Tout débute à Los Angeles, où le gérant du Fortune Liquor a été abattu. Victime d’un cambriolage qui aurait mal tourné ? Pas sûr, même si le magasin de la victime se trouvait dans un quartier plutôt sensible… D’autant que le trépassé s’appelait M. LI… Et forcément qui dit Chinois dit Triade (ne faisons pas durer artificiellement le suspense plus longtemps : ce sont les fameux neuf dragons…). Et là, moi, j’ai plutôt tendance à tiquer… La mode actuelle de la mafia asiatique (aussi bien chinoise que japonaise), les préjugés (même si en la matière on pourra difficilement faire pire que les aventures du Docteur Fu-Manchu…), les grands méchants tinois (comme diraient les Guignols de l’info) qui nous envahissent, toussa, toussa… Lesquels sont d’ailleurs si puissamment organisés qu’ils enlèvent même la fille de notre héros, qui vit à Hong-Kong avec sa mère… Bref, du réchauffé à l’horizon…

Sauf qu’ici l’histoire reste suffisamment crédible ! Même si on ne peut s’empêcher de sombrer dans les travers hollywoodiens… Car, bien évidemment, l’inspecteur BOSCH s’en va tout seul combattre tout ce joli monde, dans une ville qu’il ne connait pas (dont il ne maîtrise pas la langue ni les us et coutumes…), désarmé, et devant faire équipe avec le garde du corps de son ex-femme, contre son gré…

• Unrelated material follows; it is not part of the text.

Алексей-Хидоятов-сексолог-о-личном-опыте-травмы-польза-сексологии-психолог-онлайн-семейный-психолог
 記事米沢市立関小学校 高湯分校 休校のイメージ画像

Reste la trouvaille de Michael CONNELLY pour maintenir le lecteur en haleine : ramasser l’action en une longue journée de 39 heures grâce aux joies du décalage horaire. Encore une fois, on pourra rétorquer que c’est du déjà-vu et que cela ressemble à s’y méprendre à 24h chrono. Certes, mais ça demeure toujours diablement efficace ! D’autant qu’on ne peut que s’attacher à un héros qui va au bout du monde pour sauver sa fille, même s’il ne la connait que peu (il a découvert sa paternité tardivement), et qui se découvre un nouveau rôle qui sera à plein temps désormais, lui qui ne vivait que pour son métier et avait du mal à comprendre son coéquipier au début du roman.

Voilà un polar que je recommande chaleureusement (surtout si comme moi vous êtes plutôt amateur de « roman policier à enquête ») et qui vous fera passer un bon week-end, car encore une fois, c’est le genre de bouquin qui se lit d’une traite sans voir le temps passer !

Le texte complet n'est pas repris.